Alors même que les crimes commis par les individus présentés à la CPI « touchent l’ensemble de la communauté internationale »[50], le financement de la CPI est celui qui s’éloigne le plus de cette perspective « solidariste ». Ainsi, l’article 115 du Statut de Rome prévoit que :

Les dépenses de la Cour et de l’Assemblée des États Parties, y compris le Bureau et les organes subsidiaires de celle-ci, inscrites au budget arrêté par l’Assemblée des États Parties, sont financées par les sources suivantes :

a) Les contributions des États Parties ;

b) Les ressources financières fournies par l’Organisation des Nations Unies, sous réserve de l’approbation de l’Assemblée générale, en particulier dans le cas des dépenses liées à la saisine de la Cour par le Conseil de sécurité.

Il en résulte que si les États se partagent le financement du fonctionnement de la CPI, la contribution financière des Nations Unies n’est envisagée qu’au prisme de la saisine de la Cour par le Conseil de sécurité[51].

- [CONSIGNES DE L'EXERCICE]:
a. Reformulez plus brièvement le paragraphe de l'extrait qui commence par « Il en résulte que », sans perdre ses faits essentiels.
b. D'après l'extrait, quel article du Statut de Rome fixe les sources de financement des dépenses de la Cour ?
c. Selon l'extrait, pourquoi le financement de la CPI s'éloigne-t-il de la perspective « solidariste » ? Répondez en une à trois phrases.

- [DONNÉES CI-DESSOUS]:

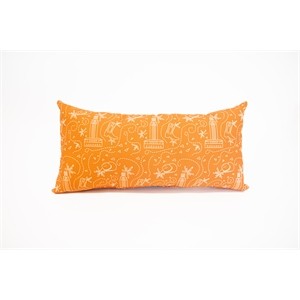 Sublimated Lumbar Pillow 18" x 10"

- [CORRIGÉ DE L'ACTIVITÉ]:
a. Les États financent ensemble le fonctionnement de la CPI. Les Nations Unies n'y contribuent que dans le cadre d'une saisine de la Cour par le Conseil de sécurité.

b. L'article 115 du Statut de Rome.

c. Les crimes jugés par la CPI touchent l'ensemble de la communauté internationale. Pourtant, l'article 115 du Statut de Rome fait reposer ses dépenses sur les contributions des États Parties. Les ressources des Nations Unies, soumises à l'approbation de l'Assemblée générale, ne sont envisagées que pour une saisine de la Cour par le Conseil de sécurité.